Off the Beaten Path: Perils and pleasures of sourdough
Published 10:15 am Friday, January 21, 2022
When the temperature drops, snow and ice cover the landscape, and the wind howls, there is something I’m partial to doing — along with leaving faucets dripping, opening cupboard doors below sinks, hauling in another load of firewood — and that’s baking bread.
My first bread baking attempts met with great success — if one wanted to turn out construction-grade cement blocks.
An elderly friend offered me a recipe with drawings to accompany the instructions — the recipe old enough that the drawings showed baking the bread in a wood cookstove. Success! Less flour and more kneading. Even with baking in an electric oven, bread turned out edible. Most of the time. Well, some of the time. I needed more practice.
My bread-baking goal: Bake all of the bread products our family would eat for the year, which meant baking bread about four or five times a week. I’d often whip up a homemade soup to accompany our noontime bread. We had an increase of friends who just happened to drop by at lunchtime.
The children supported my efforts — they fashioned mini-loaves, kneading with fingers, fists and sometimes elbows.
When the year was up, I realized there were two aspects to bread baking — the chemistry and the artistic execution. I didn’t do too badly with the chemistry part. As for artistic endeavor, not so much. The tops of loaves looked like potato storage sheds with wind damage.
Next project — sourdough.
I first heard about sourdough from my parents. In the late 1930s, they each traveled to Fairbanks, Alaska, for an adventure where they met each other and married. In my childhood, they related tales of trappers and gold prospectors with their sourdough starts kept warm by the woodstove. My Alaskan sourdough start did not come from my parents.
When the Japanese bombed Pearl Harbor, my parents, concerned the Japanese might bomb Alaska, packed and left. No time for sourdough starts.
Years later, a friend asked if I’d like an authentic Alaskan sourdough start. She noted her husband had been in Alaska before they married and he brought back a start.
“My husband is so careful to keep the start alive,” my friend said, “he brought it with us on our honeymoon.”
My sourdough journey began in earnest.
I discovered San Francisco sourdough breads possessed a distinctive flavor, a sharpness.
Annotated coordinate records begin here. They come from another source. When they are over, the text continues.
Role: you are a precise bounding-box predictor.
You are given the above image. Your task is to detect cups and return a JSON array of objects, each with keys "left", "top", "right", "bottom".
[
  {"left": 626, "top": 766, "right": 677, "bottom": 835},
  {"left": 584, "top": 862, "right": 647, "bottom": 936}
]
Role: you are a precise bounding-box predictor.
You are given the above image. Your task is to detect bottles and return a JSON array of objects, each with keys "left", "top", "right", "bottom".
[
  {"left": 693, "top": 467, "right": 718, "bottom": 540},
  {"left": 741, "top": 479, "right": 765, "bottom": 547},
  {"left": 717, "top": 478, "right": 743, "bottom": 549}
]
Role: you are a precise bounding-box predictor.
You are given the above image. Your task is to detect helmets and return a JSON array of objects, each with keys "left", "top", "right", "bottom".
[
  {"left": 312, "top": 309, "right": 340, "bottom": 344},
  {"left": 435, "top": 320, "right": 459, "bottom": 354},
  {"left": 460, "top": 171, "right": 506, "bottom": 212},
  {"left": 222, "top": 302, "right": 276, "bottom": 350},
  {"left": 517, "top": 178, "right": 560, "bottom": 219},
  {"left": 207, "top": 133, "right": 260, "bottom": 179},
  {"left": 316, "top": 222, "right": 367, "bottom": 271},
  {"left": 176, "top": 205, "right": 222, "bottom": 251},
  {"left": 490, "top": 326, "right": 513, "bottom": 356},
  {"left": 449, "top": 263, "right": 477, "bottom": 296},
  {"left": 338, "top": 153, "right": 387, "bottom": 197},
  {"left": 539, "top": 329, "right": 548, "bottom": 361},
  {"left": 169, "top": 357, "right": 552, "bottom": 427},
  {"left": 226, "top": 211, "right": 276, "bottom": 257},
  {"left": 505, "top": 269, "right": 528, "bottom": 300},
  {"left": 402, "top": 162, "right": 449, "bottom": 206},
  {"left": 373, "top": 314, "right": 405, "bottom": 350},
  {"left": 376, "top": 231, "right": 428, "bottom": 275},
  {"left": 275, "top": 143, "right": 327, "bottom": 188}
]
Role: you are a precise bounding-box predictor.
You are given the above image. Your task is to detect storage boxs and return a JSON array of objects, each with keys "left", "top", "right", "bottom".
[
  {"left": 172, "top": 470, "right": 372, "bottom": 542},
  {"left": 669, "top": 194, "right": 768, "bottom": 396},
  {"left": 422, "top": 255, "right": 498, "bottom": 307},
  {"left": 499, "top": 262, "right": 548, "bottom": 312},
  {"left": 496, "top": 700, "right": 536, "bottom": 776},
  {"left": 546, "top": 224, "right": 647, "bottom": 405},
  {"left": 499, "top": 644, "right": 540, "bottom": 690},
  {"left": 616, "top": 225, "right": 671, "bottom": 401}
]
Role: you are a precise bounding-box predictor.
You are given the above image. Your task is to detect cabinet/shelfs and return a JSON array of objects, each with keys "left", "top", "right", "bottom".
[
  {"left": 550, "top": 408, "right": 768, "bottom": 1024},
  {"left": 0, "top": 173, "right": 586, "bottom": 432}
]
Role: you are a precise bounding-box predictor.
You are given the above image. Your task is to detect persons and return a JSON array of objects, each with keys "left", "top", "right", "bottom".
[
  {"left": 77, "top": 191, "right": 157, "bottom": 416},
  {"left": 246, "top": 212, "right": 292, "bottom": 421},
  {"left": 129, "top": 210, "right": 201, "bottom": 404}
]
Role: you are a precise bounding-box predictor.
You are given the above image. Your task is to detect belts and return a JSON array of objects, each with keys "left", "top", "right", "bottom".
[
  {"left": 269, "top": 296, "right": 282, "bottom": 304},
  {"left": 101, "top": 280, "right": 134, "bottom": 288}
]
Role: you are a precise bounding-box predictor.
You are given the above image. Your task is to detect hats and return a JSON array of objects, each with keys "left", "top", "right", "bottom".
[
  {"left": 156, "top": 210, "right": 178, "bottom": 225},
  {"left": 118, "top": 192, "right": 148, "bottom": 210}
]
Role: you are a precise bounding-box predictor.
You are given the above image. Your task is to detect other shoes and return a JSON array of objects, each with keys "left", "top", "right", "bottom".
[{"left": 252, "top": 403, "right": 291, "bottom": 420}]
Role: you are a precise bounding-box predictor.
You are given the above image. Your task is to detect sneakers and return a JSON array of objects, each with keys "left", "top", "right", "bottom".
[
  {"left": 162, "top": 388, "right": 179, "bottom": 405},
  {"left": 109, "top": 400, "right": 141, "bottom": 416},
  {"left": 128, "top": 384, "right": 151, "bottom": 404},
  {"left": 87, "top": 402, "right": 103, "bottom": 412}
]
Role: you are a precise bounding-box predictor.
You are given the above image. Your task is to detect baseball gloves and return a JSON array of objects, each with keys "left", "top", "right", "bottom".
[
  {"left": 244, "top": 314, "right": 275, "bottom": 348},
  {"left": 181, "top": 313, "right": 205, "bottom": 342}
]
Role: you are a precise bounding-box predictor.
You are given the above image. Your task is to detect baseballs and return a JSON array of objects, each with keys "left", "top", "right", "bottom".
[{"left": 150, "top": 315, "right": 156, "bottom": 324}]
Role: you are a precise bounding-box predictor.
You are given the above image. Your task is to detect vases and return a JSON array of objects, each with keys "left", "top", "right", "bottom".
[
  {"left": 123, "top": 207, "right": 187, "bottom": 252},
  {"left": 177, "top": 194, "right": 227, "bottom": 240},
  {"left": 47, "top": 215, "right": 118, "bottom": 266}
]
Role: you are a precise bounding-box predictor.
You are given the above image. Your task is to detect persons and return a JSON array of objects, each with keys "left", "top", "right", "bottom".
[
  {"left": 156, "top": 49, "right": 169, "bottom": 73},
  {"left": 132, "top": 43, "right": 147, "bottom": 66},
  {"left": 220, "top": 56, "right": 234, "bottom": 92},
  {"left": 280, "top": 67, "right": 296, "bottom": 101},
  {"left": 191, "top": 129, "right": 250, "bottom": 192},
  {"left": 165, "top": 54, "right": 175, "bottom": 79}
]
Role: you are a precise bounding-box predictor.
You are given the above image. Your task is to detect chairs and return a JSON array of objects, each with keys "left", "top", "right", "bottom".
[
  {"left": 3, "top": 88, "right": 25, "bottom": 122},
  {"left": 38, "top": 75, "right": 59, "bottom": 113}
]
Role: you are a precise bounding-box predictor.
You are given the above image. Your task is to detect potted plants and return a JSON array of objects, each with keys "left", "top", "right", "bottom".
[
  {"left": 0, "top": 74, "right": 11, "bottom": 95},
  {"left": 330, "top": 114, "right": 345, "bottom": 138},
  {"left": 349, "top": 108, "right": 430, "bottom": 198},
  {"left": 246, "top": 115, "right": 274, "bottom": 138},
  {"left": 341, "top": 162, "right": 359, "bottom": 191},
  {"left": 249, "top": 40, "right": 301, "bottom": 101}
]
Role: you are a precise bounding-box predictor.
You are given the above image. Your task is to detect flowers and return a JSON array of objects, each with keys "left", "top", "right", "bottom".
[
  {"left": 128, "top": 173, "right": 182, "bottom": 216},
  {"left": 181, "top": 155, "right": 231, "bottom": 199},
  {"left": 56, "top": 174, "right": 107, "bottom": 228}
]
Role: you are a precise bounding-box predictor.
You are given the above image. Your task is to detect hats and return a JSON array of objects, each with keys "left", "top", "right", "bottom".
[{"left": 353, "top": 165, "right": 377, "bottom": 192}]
My Alaskan sourdough start gave breads a rich yet mild flavor, and a nice texture without the sharpness.
I kept my sourdough start fed. (One cup of flour, one cup of warm water.)
In time, I got distracted feeding family, houseplants, animals, etc. and neglected feeding my sourdough. I went on vacation and didn’t take it with me. The start died into a puddle of off-colored liquid.
Years later in Oregon, I purchased Oregon pioneer sourdough. This sourdough contained Oregon hops and had a rich yet mild flavor and texture. I used it in breads, rolls, cookies, pancakes, and pizza dough.
To keep this start going, I conscientiously fed it. I never discarded the part not needed until I ended up with two gallons of sourdough.
Still, I couldn’t waste any. Normally, only a cup or two is needed for a recipe. I sloshed the two gallons into a tub-sized bowl, added a bag of flour, salt, sweetener, oil, and stirred. Kneading the dough felt like a two-hour session lifting barbells at a gym. The taste and texture turned out so sharp I could have grabbed a loaf, hauled it out to the woodpile chopping block, and used the loaf to split kindling.
I started again with a cup of refreshed sourdough along with a pinch of yeast, and flour enough to make a slurry. The solution turned bubbly and fragrant. The family, distracted by a visiting bookmobile, forgot to check on it. Later, I found the sourdough had escaped the bowl, flowed across the counter, oozed into the silverware drawer, and looked as though it was trying to escape out the back door.
Friends suggested this scene had the makings of a horror flick titled “The Sourdough That Ate Grant County.”
Lately, no one has stopped by for soup and bread.